EXERCISES
a) In the passage on code documentation and licensing, which standard license is recommended for published code?
b) List every software license the passage on code documentation and licensing names.
(DOCUMENT SEGMENT Opens)
I prefer Google-style docstrings, but there are many good options. Argument descriptions should be terse and leading articles should be avoided (e.g. drop the from numerator: the number to be divided since it is implicit). The docstrings should not contain type information, as that information is included as functions type hints, and types in docstrings can quickly become stale since static typing does not check them. Not everything needs a complete docstring; simple functions with good argument names often make full docstrings unnecessary, but when in doubt you should write a full docstring.
def divide(numerator: float, denominator: float) -> float:
"""Divide numerator by denominator.
Args:
numerator: number to be divided (dividend)
denominator: number to divide by (divisor)
Returns:
result of division (quotient)
# `pytest --doctest-modules` will run this and check result
>>> divide(4, 2)
2
"""
Documentation websites can be automatically generated from docstrings via tools like sphinx, providing a quick way for users of a package to understand functions, without requiring them to dig into the source code.
Licensing code
Even when source code is shared publicly, there is no inherent license for others to use and modify it. When publishing your code, you should pick a standard license (I recommend MIT) and place it in the same repository as your code so that others will know how they are allowed to interact with your code.
There are numerous classes of less than free licenses that make interacting with your code difficult for commercial entities (see Google's guide for more). In my experience, copyleft licenses like GPL that restrict the ability to make derivative works without sharing them publicly discourage the use of such code due to potential liabilities. Many companies refuse outright to use GPL-licensed code, thus starving such open-source projects of exposure and contributions. Similarly, non-commercial licenses like ASL can have unexpected consequences; at Rowan we cannot benchmark ASL-licensed models in the papers that we publish, as research carve-outs are generally not allowed. In my opinion, licenses that restrict the usage of code to specific purposes are fundamentally against the spirit of open source, and should be avoided.
Conclusion
Setting up projects well takes significant work, but will have a lasting impact on your ability to develop and distribute code quickly. Standardizing setup and maintenance of your code with modern tooling will help minimize friction and allow you to easily check the code you (or your LLM agent) write. This is particularly important for organizations, where different individual styles with regard to formatting, linting, and tooling can lead to miscommunication and conflict, slowing down the process6 or leading to significant noise in commits due to changing styles.
As a start, I recommend using my cookiecutters for uv and pixi to set up all of your new code. Feel free to fork them for your organization's needs (I maintain separate internal versions with Rowan-specific setup) or contribute your own improvements so that we can all benefit. If you can't fully adopt all of the tooling and setup, I highly recommend using parts of the cookiecutters to slowly move your existing projects toward standardized tooling and setup.
There should be one-- and preferably only one --obvious way to do it
Although that way may not be obvious at first unless you're Dutch.
(DOCUMENT SEGMENT Closes)
(RECORD EXCERPTS Opens)
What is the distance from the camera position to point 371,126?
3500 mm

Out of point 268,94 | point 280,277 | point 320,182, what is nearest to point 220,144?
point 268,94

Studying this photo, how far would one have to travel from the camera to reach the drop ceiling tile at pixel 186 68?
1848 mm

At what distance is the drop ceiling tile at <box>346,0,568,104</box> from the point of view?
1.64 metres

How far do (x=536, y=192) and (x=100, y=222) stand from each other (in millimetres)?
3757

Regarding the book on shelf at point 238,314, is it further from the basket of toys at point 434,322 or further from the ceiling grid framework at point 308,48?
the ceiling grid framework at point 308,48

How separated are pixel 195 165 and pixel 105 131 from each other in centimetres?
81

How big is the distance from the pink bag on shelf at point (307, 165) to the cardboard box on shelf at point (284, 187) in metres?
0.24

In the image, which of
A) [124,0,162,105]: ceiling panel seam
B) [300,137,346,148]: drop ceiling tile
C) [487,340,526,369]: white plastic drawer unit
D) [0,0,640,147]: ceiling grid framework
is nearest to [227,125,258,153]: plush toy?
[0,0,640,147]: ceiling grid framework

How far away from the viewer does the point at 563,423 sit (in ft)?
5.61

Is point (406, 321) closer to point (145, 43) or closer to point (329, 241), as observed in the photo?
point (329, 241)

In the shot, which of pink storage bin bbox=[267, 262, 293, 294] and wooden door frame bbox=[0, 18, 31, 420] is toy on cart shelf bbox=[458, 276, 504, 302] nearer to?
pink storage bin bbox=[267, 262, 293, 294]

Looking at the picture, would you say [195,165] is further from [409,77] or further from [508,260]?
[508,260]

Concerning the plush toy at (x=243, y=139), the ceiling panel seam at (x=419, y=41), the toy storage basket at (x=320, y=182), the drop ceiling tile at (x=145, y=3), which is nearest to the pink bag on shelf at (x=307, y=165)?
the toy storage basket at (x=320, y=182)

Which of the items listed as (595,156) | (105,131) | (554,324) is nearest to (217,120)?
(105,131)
(RECORD EXCERPTS Closes)
(RECORD EXCERPTS Opens)
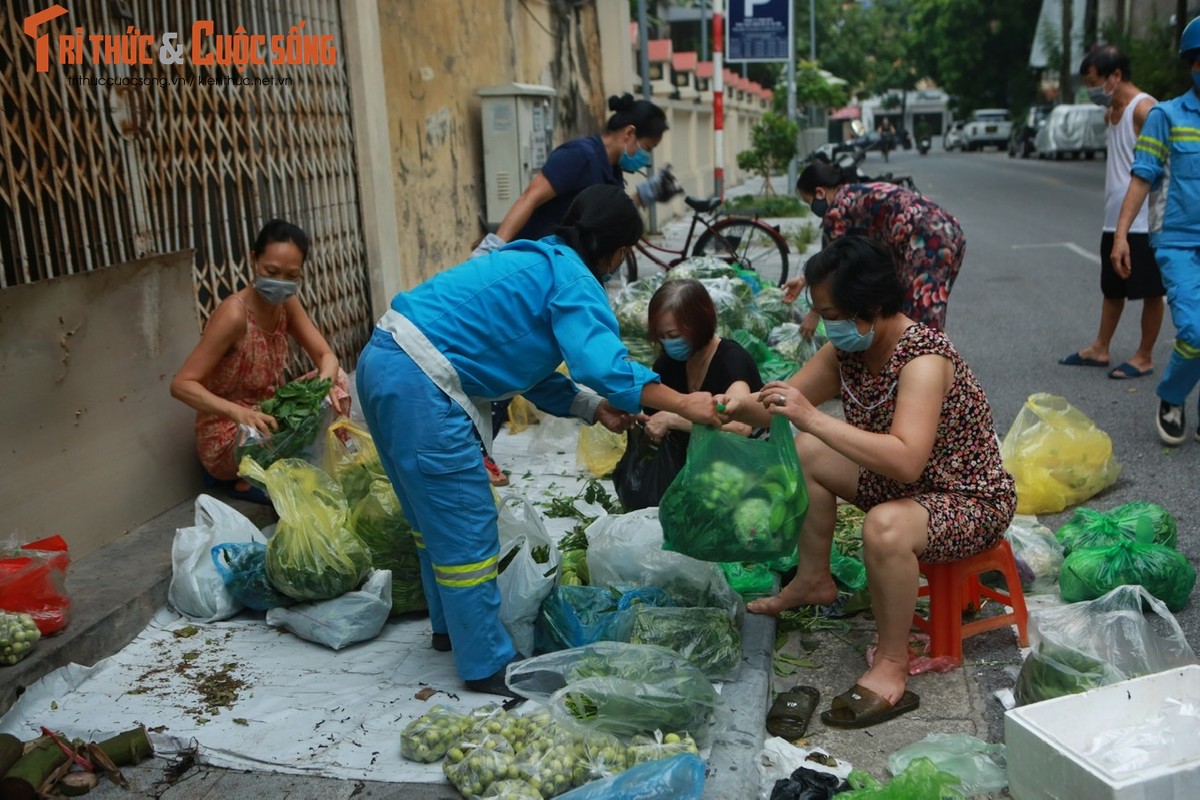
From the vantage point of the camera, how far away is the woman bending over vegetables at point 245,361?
(RECORD EXCERPTS Closes)
(RECORD EXCERPTS Opens)
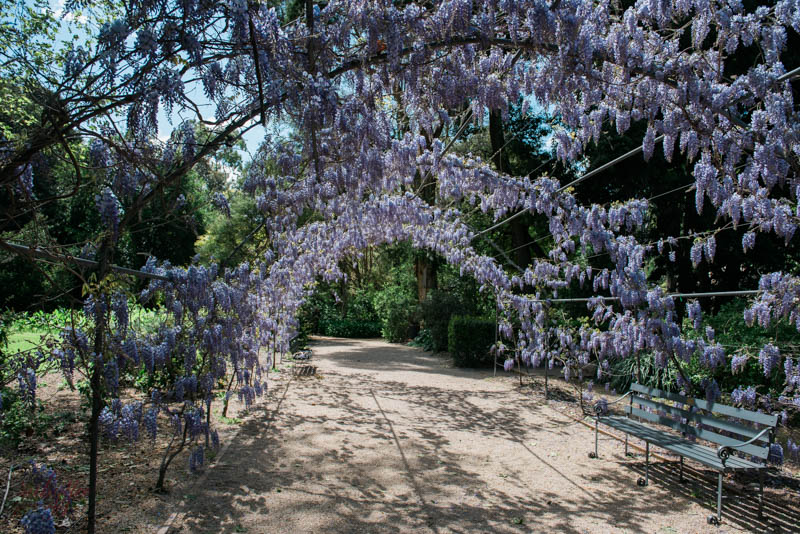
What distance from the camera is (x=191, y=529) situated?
(RECORD EXCERPTS Closes)
SOLVED TASKS
a) MIT

b) MIT, GPL, ASL